The Nadwa 2012 participants:

Yemeni journalist and author Huda al-Attas was born in Hadhramaut, in 1973. She teaches in the Sociology Department of the Arts College in Aden University and is head of the non-governmental organisation Yemeni Institute for Social Studies. She has published four short story collections and won several prizes, including the Sharjah Prize for female short story writers. For several years she had weekly columns in Gulf and Yemeni newspapers and she currently writes for the Arab and Yemeni press. Her work has been translated into more than seven languages and has been the subject of PhDs and many critical studies. A human rights and political activist, she is a member of several unions and associations.

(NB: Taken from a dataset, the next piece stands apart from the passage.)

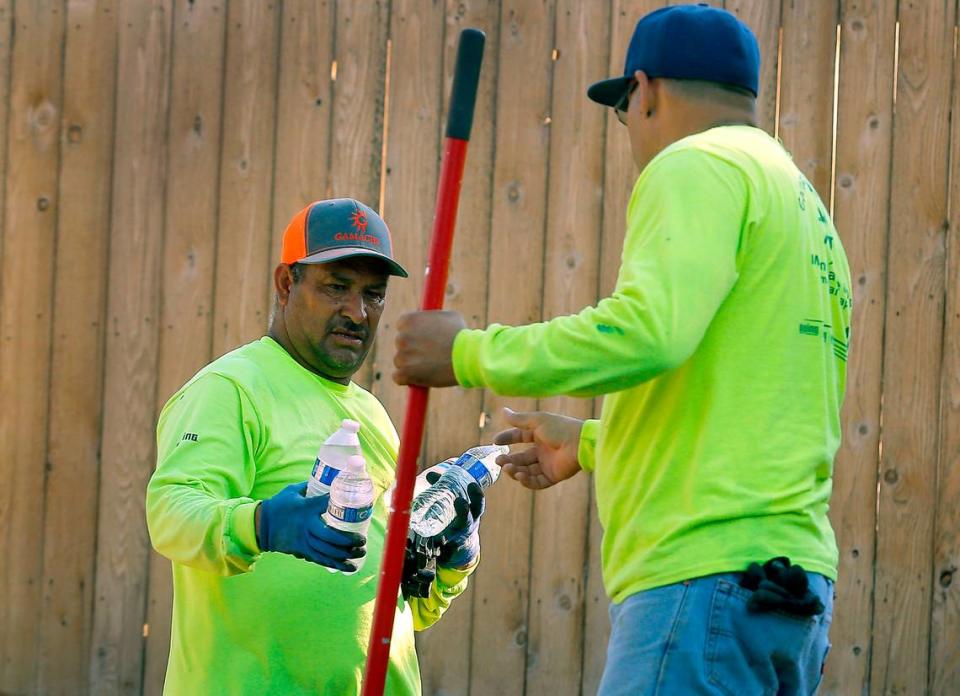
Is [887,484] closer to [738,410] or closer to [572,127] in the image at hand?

Emirati writer and cultural researcher Sara al-Jarwan lives in Abu Dhabi. In addition to her novel The Melancholy of the Daughter of a Sad Destiny, her short stories, articles and screenplays have been published. After serving in the armed forces, she wrote Diaries of a Woman Soldier during the Gulf War (1991). She has won several prizes, including the Best Emirati Book in 2003 for her short story collection The Dream Icon (2003) and the 2012 Owais Award, in the best novel category, for The Virgin, the Saint and the Magician (2011).

Lebanese writer Charbel Kattan was born in Maghdouche, Southern Lebanon, in 1970. He finished his schooling in Lebanon before moving to South Africa in 1990, where he continued higher education and obtained a Bachelor of Science in Computing. He currently lives and works in Johannesburg and is married with two children. He has been a member of a number of emigration committees and written articles about the experience of exile and its challenges. Suitcases of Memory (2010), his first novel, was longlisted for IPAF 2012.

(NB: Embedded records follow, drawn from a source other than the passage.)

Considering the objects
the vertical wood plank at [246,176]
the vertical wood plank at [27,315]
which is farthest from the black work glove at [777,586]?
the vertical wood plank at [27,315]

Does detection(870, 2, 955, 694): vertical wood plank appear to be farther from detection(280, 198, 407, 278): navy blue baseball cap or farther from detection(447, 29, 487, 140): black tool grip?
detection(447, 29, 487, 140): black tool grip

Palestinian writer Waleed Ouda was born in Kuwait in 1973. He has a doctorate in Computer Engineering and currently works managing technical projects in Dubai. He has published several academic and literary books, including four novels between 2010 and 2012.

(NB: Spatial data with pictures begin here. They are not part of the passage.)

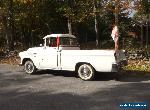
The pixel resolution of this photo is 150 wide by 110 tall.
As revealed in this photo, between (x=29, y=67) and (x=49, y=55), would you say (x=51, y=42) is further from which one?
(x=29, y=67)

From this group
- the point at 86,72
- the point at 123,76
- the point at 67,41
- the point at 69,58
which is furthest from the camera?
the point at 67,41

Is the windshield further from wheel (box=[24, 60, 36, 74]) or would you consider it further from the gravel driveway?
wheel (box=[24, 60, 36, 74])

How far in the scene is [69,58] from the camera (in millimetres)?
12977

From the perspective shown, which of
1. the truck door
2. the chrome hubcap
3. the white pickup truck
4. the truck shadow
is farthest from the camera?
the truck door

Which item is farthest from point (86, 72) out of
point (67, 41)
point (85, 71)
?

Egyptian author Mohammad Rabie was born in 1978, and graduated from the Faculty of Engineering in Cairo in 2002. His debut novel Kawkab Anbar (2010) won first prize in the emerging writers' category of the Sawiris Cultural Award in 2012. His second novel Year of the Dragon was released in 2012.

Iraqi novelist, poet and screenwriter Ahmed Saadawi was born in 1973 in Baghdad, where he works as a documentary film maker. He is the author of a volume of poetry, Anniversary of Bad Songs (2000) and two novels, The Beautiful Country (2004) and Indeed He Dreams or Plays or Dies (2008). He has won several prizes and was selected for Beirut39, as one of the 39 best Arab authors below the age of 40, in 2010.wr

Iraqi writer Inaam Kachachi was  born in Baghdad in 1952. She studied journalism at Baghdad University, working in Iraqi press and radio before moving to Paris to complete a PhD at the Sorbonne. She is currently the Paris correspondent for London-based newspaper Asharq Al-Awsat and Kol Al-Usra magazine in Sharjah, UAE. Kachachi has published a biography, Lorna, about the British journalist Lorna Hales, who was married to the famous pioneering Iraqi sculptor Jawad Salim, and a book in French about Iraqi women's literature produced in times of war. She produced and directed a documentary about Naziha Al Dulaimi, the first woman to become minister of an Arab country, in 1959. Her first novel Heart Springs appeared in 2005 and her second novel The American Granddaughter, was shortlisted for IPAF in 2009. An English translation of the novel was published by Bloomsbury Qatar Foundation Publishing in 2010.

Sudanese Amir Tag Elsir is a writer and doctor born in 1960. He studied medicine in Egypt and at the Royal College of Medicine in Britain. He has published 16 books, including novels, biographies and poetry. His most important works include The Dowry of Cries (2004), The Crawling of the Ants (2008), The Copt’s Worries (2009) and The French Perfume (2009). His novel The Grub Hunter (2010), shortlisted for IPAF 2011, has been translated into English by William Hutchins for publication this month in the Heinemann African Writers Series. It has also been  translated into Italian.